Os livros exigem sempre o sacrifício de mim, o sacrifício do “eu” mais velho e antiquado de mim. Exigem que eu saia. Que eu me desfaça. Costumo dizer que quando Deus quer que eu cresça, primeiro tira-me tudo – se houvesse um “eu” a quem tirar – e depois dá-me um livro, textos soltos, poesia… Palavras para me curar. Sempre decorei o desafio do “queres mesmo?”… Mas queres ao ponto de deitar fora a empáfia, a arrogância, o snobismo e esses berloques todos que trazes atrelados ao coração? Quero. É sempre a resposta. Dói. Dói muito. Mas vale tanto a pena!…

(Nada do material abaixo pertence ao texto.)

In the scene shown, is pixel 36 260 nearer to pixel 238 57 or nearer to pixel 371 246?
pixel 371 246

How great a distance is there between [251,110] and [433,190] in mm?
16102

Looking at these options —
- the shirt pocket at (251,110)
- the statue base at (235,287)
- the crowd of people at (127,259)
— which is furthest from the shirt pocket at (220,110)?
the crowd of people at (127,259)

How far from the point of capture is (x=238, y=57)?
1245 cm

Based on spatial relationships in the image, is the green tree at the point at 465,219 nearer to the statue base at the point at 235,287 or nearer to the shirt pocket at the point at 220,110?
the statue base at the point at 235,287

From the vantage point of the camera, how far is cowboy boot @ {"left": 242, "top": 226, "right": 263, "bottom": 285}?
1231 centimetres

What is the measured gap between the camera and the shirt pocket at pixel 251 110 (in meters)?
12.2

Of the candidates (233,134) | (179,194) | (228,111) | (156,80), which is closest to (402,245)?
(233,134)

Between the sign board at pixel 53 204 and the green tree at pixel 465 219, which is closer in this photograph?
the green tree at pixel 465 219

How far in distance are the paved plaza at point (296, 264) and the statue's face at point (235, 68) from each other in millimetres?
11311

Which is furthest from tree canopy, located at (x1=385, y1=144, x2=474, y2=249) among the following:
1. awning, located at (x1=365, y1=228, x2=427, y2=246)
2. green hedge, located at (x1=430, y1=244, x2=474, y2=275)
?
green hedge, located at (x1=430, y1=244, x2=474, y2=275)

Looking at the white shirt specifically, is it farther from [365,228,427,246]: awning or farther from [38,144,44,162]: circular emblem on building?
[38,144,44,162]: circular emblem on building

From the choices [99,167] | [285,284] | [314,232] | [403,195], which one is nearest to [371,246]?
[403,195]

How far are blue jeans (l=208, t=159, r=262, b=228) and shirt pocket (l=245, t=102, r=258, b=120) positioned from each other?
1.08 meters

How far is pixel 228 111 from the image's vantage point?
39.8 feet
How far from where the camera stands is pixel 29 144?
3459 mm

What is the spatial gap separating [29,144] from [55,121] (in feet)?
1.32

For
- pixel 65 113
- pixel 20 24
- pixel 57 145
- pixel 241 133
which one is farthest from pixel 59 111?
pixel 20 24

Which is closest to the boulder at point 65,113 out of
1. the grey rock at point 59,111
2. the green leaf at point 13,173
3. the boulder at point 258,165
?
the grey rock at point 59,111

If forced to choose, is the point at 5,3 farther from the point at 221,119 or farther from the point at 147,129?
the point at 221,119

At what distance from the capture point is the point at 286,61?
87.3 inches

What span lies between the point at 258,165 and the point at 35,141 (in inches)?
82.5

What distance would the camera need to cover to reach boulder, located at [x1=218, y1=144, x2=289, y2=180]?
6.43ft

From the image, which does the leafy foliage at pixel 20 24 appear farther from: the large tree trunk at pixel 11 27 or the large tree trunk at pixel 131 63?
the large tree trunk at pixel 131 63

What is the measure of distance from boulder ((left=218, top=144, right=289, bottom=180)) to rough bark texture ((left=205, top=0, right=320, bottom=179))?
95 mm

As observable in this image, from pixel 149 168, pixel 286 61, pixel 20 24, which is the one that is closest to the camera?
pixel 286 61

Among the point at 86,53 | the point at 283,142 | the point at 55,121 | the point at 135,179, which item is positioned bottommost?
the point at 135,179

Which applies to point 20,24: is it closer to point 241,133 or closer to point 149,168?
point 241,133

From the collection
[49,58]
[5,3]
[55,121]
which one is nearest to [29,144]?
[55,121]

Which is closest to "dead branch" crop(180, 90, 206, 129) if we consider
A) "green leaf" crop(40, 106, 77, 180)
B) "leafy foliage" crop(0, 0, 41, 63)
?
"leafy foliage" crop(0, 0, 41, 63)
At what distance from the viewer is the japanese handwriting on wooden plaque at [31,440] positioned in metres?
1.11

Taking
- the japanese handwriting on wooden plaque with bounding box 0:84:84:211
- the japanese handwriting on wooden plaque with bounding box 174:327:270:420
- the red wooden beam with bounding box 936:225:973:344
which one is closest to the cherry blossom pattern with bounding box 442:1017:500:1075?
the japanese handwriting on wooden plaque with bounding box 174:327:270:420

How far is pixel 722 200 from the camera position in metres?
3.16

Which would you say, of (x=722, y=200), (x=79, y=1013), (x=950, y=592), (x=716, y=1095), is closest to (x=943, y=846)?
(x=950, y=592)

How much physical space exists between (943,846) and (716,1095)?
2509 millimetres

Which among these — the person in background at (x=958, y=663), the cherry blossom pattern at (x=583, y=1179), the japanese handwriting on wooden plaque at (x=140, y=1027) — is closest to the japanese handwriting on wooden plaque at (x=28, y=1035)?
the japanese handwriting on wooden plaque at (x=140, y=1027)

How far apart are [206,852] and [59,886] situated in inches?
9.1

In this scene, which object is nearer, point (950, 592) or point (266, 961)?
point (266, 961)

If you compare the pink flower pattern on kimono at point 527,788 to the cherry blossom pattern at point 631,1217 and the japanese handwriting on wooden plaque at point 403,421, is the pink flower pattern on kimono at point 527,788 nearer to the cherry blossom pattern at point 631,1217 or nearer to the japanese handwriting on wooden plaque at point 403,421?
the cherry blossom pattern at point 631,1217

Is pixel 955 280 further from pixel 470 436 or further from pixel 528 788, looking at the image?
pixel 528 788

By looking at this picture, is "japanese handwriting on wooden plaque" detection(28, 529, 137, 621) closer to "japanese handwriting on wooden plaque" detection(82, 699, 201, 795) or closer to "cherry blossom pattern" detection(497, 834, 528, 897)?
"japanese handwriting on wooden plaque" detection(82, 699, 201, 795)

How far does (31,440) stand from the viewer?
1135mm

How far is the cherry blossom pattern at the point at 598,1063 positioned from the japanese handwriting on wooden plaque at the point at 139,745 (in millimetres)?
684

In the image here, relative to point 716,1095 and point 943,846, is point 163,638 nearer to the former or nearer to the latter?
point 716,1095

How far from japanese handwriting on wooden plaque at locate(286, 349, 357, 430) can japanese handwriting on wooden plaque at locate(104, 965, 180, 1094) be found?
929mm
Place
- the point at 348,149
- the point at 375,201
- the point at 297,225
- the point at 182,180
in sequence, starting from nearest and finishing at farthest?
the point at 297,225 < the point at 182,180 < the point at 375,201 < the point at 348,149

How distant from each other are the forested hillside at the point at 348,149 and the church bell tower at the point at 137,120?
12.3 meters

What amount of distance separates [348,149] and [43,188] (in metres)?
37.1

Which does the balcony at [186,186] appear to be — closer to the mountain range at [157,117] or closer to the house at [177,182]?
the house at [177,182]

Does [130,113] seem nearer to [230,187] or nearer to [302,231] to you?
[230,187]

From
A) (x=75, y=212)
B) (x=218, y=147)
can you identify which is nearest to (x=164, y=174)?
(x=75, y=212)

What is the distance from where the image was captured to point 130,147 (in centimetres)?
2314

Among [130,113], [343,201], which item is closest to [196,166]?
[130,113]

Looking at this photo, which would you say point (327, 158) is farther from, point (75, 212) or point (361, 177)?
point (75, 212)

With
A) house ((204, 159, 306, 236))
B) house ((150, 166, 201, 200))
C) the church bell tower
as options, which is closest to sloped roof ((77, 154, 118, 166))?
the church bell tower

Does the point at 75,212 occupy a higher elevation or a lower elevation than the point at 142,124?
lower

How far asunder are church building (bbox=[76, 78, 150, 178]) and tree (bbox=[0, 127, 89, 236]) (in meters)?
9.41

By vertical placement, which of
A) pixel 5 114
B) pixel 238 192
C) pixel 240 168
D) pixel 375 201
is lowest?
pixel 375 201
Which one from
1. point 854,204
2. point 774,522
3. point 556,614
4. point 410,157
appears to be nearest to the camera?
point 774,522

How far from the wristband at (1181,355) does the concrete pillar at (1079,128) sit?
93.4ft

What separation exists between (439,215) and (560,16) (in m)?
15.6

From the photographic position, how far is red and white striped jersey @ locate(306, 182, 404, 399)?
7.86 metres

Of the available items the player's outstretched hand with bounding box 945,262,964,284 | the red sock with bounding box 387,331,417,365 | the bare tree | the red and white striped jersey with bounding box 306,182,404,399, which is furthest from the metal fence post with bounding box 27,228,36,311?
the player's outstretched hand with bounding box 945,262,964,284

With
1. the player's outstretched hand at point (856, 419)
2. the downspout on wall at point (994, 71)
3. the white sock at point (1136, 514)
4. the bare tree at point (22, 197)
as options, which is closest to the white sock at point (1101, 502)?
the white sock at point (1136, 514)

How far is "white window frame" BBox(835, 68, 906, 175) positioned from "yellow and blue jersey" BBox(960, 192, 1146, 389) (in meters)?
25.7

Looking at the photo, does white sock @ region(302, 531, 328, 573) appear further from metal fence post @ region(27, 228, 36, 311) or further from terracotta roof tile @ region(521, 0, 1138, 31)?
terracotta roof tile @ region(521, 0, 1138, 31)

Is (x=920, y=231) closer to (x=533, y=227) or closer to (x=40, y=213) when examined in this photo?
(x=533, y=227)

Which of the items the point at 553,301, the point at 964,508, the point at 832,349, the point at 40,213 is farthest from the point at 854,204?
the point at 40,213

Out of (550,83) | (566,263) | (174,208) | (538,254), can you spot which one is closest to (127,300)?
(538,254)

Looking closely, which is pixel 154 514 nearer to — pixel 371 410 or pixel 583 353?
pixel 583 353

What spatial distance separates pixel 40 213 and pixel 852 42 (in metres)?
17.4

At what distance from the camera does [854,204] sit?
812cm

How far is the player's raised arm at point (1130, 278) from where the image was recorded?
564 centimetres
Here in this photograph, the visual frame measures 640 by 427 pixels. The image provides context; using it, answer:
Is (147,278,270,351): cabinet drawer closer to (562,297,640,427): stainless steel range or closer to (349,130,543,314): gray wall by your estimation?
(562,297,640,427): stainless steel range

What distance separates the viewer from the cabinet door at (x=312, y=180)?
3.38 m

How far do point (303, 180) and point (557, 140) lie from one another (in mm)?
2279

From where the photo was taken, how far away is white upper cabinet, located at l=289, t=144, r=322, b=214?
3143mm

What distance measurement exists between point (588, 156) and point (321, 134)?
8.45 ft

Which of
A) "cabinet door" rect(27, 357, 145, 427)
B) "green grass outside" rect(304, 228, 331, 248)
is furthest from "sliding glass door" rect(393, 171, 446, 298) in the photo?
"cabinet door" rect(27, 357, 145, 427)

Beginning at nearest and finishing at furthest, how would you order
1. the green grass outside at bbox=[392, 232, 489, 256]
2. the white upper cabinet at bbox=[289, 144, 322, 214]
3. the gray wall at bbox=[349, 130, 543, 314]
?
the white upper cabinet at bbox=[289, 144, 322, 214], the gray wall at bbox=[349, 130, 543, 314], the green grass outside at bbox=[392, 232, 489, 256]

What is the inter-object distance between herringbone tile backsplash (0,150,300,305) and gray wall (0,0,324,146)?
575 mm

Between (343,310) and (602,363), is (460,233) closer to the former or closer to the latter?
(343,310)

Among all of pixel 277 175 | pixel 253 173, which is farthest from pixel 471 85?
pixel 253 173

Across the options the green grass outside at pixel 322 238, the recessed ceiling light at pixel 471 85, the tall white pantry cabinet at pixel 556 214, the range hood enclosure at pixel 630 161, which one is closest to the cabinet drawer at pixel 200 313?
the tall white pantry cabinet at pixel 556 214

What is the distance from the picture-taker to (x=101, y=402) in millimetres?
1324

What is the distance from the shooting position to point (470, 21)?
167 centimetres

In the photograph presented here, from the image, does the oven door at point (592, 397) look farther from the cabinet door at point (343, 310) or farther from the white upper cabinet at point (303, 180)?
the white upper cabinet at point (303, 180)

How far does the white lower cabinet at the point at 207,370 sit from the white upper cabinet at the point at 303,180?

Aos livros, às dores emancipadas, obrigada. Afinal de contas, não sou eu que os faço, são Eles que mos dão… De mão beijada, depois de lamber o fel das estradas e do alcatrão todo. Não, não são eles que mo exigem. Sou eu, EU que não os deixo passar, pedindo que passem. Quero que passem comigo lá… Eles dizem que não. Não tenho outra escolha que não a de me desfazer. Nunca é consciente, se fosse, não contaria… É o aceitar desfazer-me, porque sim. Porque o “eu” velho já não faz cá falta. “O herói de hoje é o tirano de amanhã” (Joseph Campbel), bem sei… Mas, por agora, deixem-me aproveitar a beleza, o lustro da estrada.

Sabe tão bem estar viva! Obrigada, obrigada, obrigada!

#ElasDoAvesso

Poesia de marquise e um arco-íris na cafeteira

In #PoesiaDeCordel

(porque ser de marquise não significa que não tenha a finura de pertencer ao cordel)

Às vezes, acuso-me de melancólica demais, viva demais, sentimental demais, capaz e procuradora da dor do outro para me unir à dele e senti-la. Vamos sentir juntos. Como se a que nos cabe não chegasse. Não chegasse para sentir esta unidade toda. Mas depois, depois é isto que me faz procurar o silêncio de uma cafeteira de ferro e um arco-íris sem espuma, na água do espelho. A beleza, a beleza está em todos os lugares. É só preciso saber olhar ou deixar que olhem por nós.